** Begin Document text **
Training camp is finally here, even genuine practices. This is the first time all year that we, and the Pittsburgh Steelers, have had the opportunity to take the field in any capacity, which is an all-important step in the process of evaluating your offseason decisions and beginning to put the puzzle together that will shape the upcoming season.

The Steelers are coming off of an 8-8 season, but while they will default to clichés about how you are what your record says you are, they know they have the potential to be much better. Still, they enter training camp with some questions to answer.

They are no different than any team in the NFL in that regard, in any year. Nobody comes to practice as a finished product. So during this series, we are going to highlight some of the most significant storylines that figure to play out over the course of training camp.

Headline: Full-contact special teams work

The Pittsburgh Steelers ran full-contact special teams plays with live tackling on Friday during their scrimmage. This is the first time that we have ever seen this in any Steelers camp. I don’t know if other teams are also doing this, but it wouldn’t be surprising.

The reason for it is obvious, of course. Like the rest of the league, Pittsburgh doesn’t have any preseason games through which to evaluate their special teams talent. So the best way to do that in lieu of having actual games to play in is to simulate it as much as you possibly can.
** End Document text **
** Begin Entries supplied **
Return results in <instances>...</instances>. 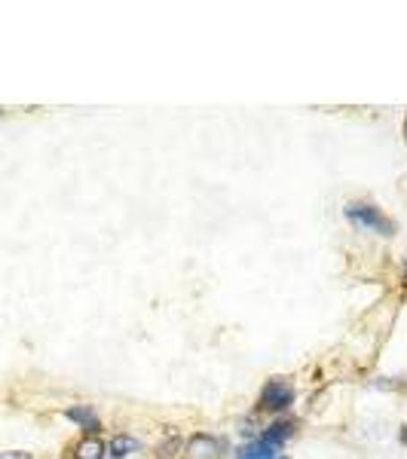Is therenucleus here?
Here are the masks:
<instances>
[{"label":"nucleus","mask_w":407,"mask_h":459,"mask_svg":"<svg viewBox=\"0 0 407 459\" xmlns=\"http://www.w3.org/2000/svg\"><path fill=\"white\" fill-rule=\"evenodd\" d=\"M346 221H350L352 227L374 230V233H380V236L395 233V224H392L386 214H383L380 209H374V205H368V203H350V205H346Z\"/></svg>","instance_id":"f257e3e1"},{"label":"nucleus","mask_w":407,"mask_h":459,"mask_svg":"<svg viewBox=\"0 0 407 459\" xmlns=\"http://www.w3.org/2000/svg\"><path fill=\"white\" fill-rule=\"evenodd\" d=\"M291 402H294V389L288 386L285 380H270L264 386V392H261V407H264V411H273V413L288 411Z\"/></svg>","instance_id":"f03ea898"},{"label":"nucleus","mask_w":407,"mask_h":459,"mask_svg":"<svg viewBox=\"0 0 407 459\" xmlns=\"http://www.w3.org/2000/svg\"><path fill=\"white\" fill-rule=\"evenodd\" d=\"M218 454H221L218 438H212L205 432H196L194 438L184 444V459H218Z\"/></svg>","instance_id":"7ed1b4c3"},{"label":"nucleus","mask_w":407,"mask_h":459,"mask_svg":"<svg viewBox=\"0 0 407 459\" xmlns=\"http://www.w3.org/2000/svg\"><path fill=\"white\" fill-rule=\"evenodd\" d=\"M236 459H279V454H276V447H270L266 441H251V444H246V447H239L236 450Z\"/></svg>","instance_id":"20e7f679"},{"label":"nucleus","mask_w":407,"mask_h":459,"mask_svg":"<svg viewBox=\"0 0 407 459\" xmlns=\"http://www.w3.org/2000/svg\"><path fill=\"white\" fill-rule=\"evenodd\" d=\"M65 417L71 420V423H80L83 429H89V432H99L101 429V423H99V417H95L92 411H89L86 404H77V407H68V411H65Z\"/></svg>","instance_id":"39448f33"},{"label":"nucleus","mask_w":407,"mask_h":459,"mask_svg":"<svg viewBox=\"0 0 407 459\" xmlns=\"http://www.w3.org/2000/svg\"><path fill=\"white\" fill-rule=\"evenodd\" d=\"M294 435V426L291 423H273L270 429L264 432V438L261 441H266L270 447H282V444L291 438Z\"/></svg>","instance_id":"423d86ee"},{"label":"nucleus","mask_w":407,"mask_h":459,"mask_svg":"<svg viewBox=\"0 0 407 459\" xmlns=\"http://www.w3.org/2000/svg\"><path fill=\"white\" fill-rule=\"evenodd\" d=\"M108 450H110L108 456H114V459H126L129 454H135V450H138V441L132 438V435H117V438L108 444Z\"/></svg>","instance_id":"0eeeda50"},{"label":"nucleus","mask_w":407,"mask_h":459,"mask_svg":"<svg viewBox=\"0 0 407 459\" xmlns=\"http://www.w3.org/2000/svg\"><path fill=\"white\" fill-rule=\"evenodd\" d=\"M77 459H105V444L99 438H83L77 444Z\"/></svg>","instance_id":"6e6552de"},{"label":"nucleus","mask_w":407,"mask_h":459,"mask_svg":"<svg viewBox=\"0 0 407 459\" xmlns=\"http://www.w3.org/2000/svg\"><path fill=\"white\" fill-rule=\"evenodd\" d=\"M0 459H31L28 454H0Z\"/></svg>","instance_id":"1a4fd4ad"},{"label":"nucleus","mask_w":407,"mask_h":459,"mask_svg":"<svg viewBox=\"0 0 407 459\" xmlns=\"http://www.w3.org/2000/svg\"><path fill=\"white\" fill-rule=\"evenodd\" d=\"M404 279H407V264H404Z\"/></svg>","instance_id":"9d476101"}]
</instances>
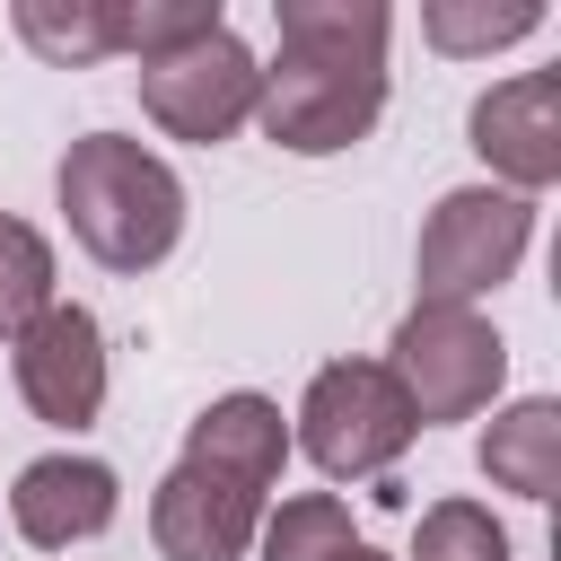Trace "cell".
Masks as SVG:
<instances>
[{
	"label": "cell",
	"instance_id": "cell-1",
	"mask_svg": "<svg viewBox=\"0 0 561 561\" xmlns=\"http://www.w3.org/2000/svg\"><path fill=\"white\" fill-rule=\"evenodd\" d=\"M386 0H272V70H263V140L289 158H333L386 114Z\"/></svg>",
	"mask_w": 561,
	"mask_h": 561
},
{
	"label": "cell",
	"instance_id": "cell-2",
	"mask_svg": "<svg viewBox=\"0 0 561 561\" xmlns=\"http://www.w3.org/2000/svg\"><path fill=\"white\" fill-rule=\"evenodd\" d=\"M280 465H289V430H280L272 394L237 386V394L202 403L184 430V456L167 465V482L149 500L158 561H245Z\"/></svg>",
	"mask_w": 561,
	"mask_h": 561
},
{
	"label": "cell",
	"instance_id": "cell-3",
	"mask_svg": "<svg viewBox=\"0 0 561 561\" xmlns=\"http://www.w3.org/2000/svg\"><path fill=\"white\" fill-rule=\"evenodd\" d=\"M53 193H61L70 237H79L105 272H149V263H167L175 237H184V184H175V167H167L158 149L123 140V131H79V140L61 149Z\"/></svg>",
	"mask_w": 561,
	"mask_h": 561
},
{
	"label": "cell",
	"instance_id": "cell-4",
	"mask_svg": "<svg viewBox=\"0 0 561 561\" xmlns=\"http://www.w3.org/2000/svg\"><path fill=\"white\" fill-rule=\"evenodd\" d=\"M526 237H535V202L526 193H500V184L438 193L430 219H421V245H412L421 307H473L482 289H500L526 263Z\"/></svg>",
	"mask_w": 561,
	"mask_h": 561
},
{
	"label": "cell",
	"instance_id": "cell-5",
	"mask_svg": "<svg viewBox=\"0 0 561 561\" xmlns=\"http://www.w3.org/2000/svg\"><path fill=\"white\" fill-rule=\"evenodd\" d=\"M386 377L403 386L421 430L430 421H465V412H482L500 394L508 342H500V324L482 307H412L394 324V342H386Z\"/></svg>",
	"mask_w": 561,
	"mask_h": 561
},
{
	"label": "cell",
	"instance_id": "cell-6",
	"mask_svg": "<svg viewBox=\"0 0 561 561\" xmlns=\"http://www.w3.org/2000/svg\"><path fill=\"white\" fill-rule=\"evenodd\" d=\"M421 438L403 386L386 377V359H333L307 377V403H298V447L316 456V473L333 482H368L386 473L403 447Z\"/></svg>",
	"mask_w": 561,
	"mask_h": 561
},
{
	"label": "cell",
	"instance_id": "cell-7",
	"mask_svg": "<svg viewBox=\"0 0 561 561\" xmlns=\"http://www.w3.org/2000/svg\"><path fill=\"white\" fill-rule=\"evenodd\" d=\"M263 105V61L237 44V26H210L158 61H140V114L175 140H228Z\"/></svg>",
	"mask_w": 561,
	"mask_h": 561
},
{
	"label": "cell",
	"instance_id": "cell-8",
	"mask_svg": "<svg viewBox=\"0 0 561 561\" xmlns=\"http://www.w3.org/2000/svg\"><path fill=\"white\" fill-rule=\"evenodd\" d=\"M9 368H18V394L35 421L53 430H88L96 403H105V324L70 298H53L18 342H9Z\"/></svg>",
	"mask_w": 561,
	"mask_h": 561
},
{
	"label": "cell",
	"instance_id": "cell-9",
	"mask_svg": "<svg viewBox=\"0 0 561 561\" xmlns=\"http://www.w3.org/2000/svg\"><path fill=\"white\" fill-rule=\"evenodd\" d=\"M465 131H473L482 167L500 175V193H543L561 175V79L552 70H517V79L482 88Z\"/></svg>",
** End Entries supplied **
Problem: Continue the text about the Steelers' training camp from the point at which it ends. The items are independent material with no connection to the text about the Steelers' training camp.

Result:
Ordinarily, even teams who do typically to live tackling, such as the Steelers, would avoid carrying that over into special teams work. Special teams plays carry a greater risk of injury, and the value of practicing these plays is outweighed by that risk.

But this would seem to be a more significant offseason for the Steelers than most in terms of special teams, when you take into consideration the amount of turnover that they have experienced, not just over the past offseason, but the past two. While they parted with such mainstays as Tyler Matakevich, Anthony Chickillo, Roosevelt Nix, and Sean Davis this year, the year before, they also lost other significant players like L.J. Fort and Darrius Heyward-Bey.

Oh, and then there’s that whole matter of figuring out who is going to be return men. Even at punt returner, you have Diontae Johnson, who took over midway last season, but he also showed that he still needs some work, especially in terms of mechanical consistency. And who’s going to return kicks? Ray-Ray McCloud, whom they just signed?